Data Engineer at Capgemini (2021-12 – 2022-08)
Client: GE-EIC
- Collaborated with cross-functional teams to migrate legacy systems to modern Cloud platforms, improving usability, visualization, accessibility, and adoption by end-users across enterprise.
- Developed parameterized ADF pipelines to automate ingestion from legacy systems supporting multiple environments, maintaining consistent processing logic, and reducing manual intervention.
- Created Metadata driven robust ADF pipelines using activities like Copy, Get Metadata, Lookup, Filter, ForEach, and Databricks notebooks to extract, transform, and load data from disparate sources efficiently, supporting enterprise-wide analytics initiatives.
- Performed ongoing monitoring, automation, refinement of data pipelines, integrating Azure Logic Apps for workflow automation, ensuring operational stability, and optimizing overall performance.
- Built dimensional and star schema models in Azure SQL DB, optimizing query performance, enabling efficient reporting for both SSAS cubes and Power BI, and supporting enterprise decision-making.

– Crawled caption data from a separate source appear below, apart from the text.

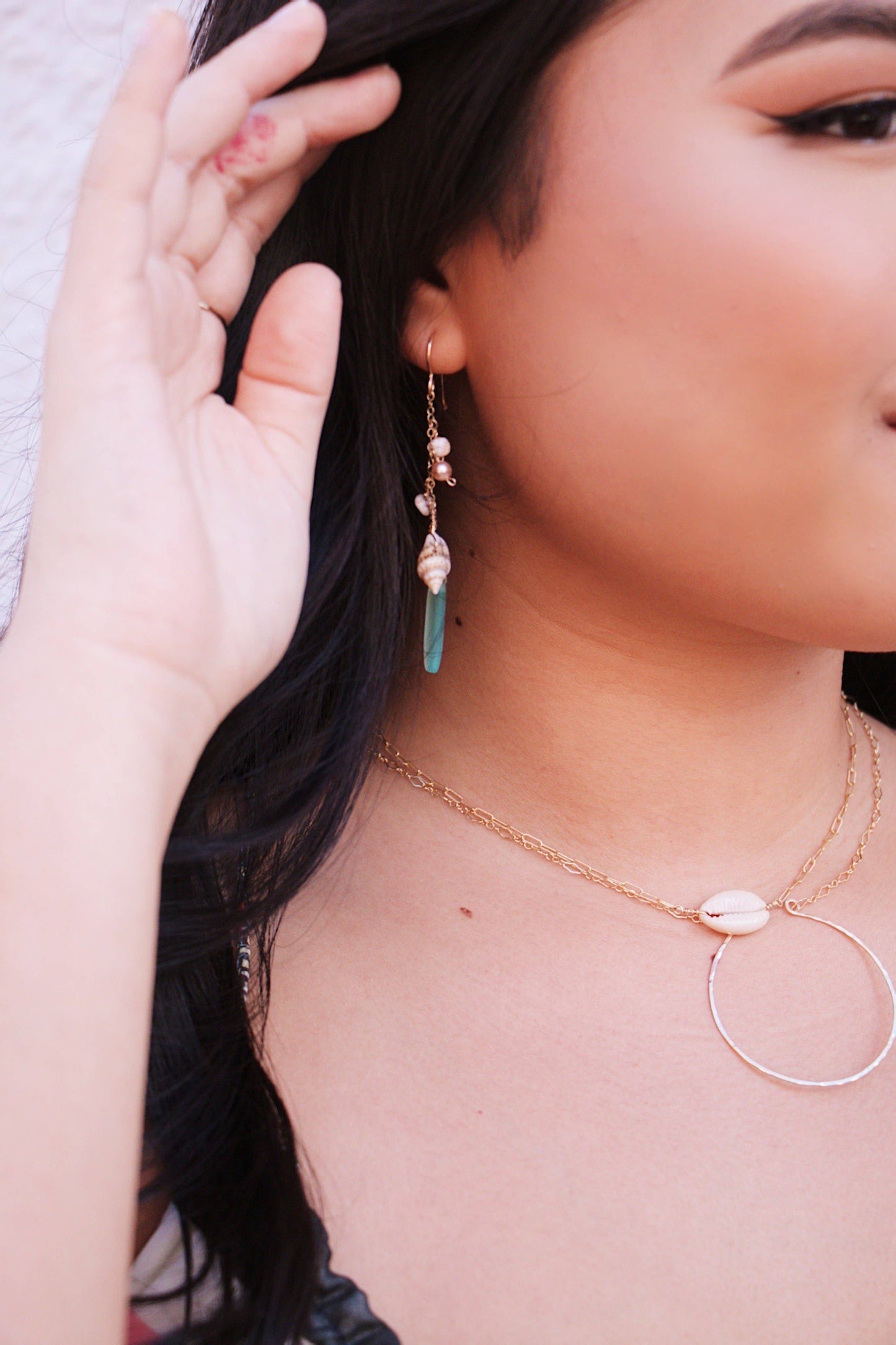 Cowrie Shell Choker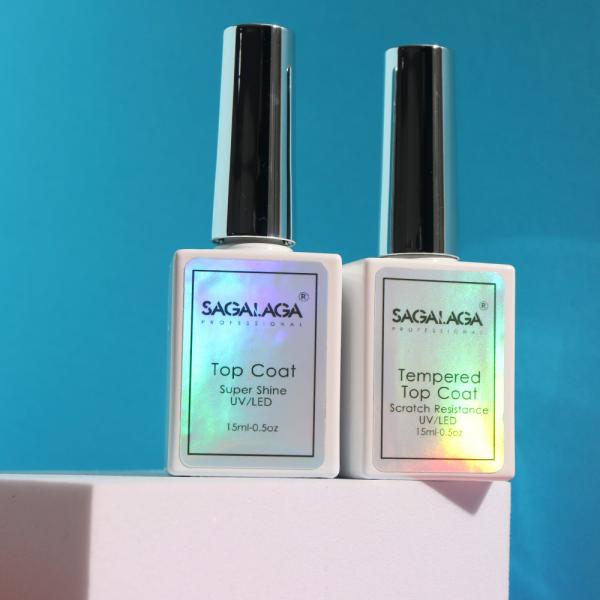 Transparent pour ongles Clear Hard Gel Polish Top Coat Extra Brillant Durable Sans gel de nettoyage Pour les ongles Certifié MSDS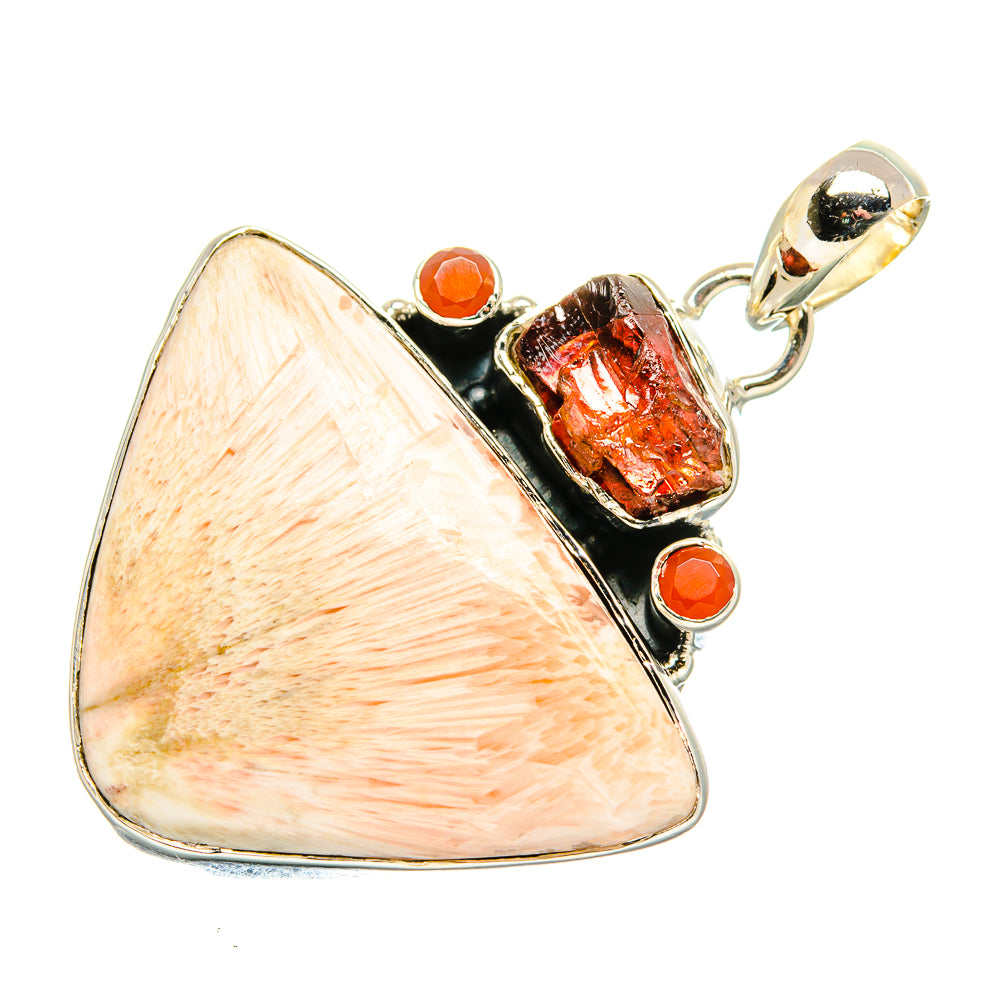 Scolecite Pendants handcrafted by Anasilvercos - PD35939 - Photo 2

- Developed metadata-driven pipelines using ADF ADLS Gen2, allowing dynamic schema handling, lineage tracking, reusable pipelines, and efficient data processing for multiple business units.
- Automated ADF pipelines and dataflows using Triggers, Azure DevOps and ARM templates.
- Designed Power BI reports with interactive features, drill-through, filters, incremental refresh, providing business users actionable insights, enhanced reporting, and improved decision-making.
Data Analyst at Capgemini (2020-07 – 2021-12)
Client: MetLife
- Gathered reporting and analytics requirements from business stakeholders and translated KPIs into scalable ETL and data warehouse solutions using SSIS, SSAS, and SQL Server.
- Developed and optimized SSIS ETL pipelines and SQL queries to load large volumes of data into enterprise data warehouses, improving data quality, performance, and reporting efficiency.
- Designed SSAS multidimensional cubes, measures, hierarchies, and calculated fields to support analytical reporting, dashboards, and business intelligence initiatives.
- Built Alteryx workflows for data profiling, cleansing, transformation, and enrichment, improving data preparation efficiency and consistency across reporting processes.
- Developed automated SSRS reports with scheduling and subscriptions, enabling timely delivery of critical business insights and reducing manual reporting effort.
- Implemented data quality, reconciliation, security, and governance controls to ensure compliance, data accuracy, and reliable enterprise reporting.
QA Engineer to Senior Consultant at Capgemini (2013-10 – 2020-07)
Clients: MetLife, NBC Universal. Progressed from QA Engineer to Senior Consultant, leading cross-functional testing teams and delivering enterprise-scale projects across insurance, media, and financial services domains.
- Gathered and analysed business and technical requirements, developed test strategies, managed project schedules, risks, and stakeholder communications to ensure successful project delivery.
- Designed and implemented automated testing frameworks using Selenium, UFT, Jenkins, and CI/CD pipelines, significantly improving release quality and reducing manual testing effort.
- Mentored junior engineers, coordinated with business stakeholders and project managers, and drove continuous process improvements through automation, governance, and quality assurance best practices.